The importance of system thinking is ever on rise as the world becomes more and more interconnected
It is ironic that in a culture where sacred texts start with teaching the importance and characteristics of the divine ‘wholeness’ (the invocation of Isa Upanishad), thinking in whole or ‘system thinking’ is so conspicuous by its absence.
Never has the importance of ‘system thinking’ been as evident as it is now, as the world becomes increasingly interconnected; and solving problems in isolation can no longer said to be a valid, let alone sound, method.
What is more, with technology making things more and more open and interconnected, people are increasingly realizing the value of the ‘whole’—that is not segregated into small parts, thus breaking a hundreds-of-years old legacy of reductionist approach. Whether it is the Internet itself or the ctyptocurrencies and blockchain, they proclaim the superiority of this systems approach, where complex systems with no one centrally controlling it have provided immense value and benefit to a world which still sees thing, by and large, in parts.
‘System thinking’ is becoming essential for businesses to succeed.
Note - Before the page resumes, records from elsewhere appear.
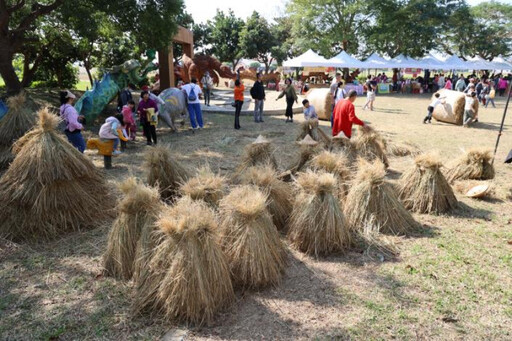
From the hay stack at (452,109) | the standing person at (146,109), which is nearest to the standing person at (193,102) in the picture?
the standing person at (146,109)

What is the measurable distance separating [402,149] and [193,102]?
233 inches

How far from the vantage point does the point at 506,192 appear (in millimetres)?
5863

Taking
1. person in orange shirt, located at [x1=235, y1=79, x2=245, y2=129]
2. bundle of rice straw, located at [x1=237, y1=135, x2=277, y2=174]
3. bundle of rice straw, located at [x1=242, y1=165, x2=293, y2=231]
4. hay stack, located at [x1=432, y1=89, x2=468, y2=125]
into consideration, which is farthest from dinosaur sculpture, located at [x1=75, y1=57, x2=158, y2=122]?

A book for practicing managers on the subject, like Systems thinking for Effective Managers: The Road Less Traveled by Prashun Dutta and published by Sage, hence, is an extremely relevant and timely effort.
Dutta, who has served both as a management consultant and a CIO (Tata Power and Reliance Infrastructure), is no stranger to the real life situations and expectedly the book is replete with typical situations that managers can relate to.
“Attempts at isolating problem situations and then developing solutions for the same without considering the whole context are most likely to fail. In this regard, one has observed the practice of trying to import a solution that may have worked elsewhere. While one may adopt the thinking behind a solution implemented elsewhere, it will necessarily have to be adapted to the context at hand,” writes Dutta.
How familiar it sounds! Few practicing managers would fail to identify with such situations.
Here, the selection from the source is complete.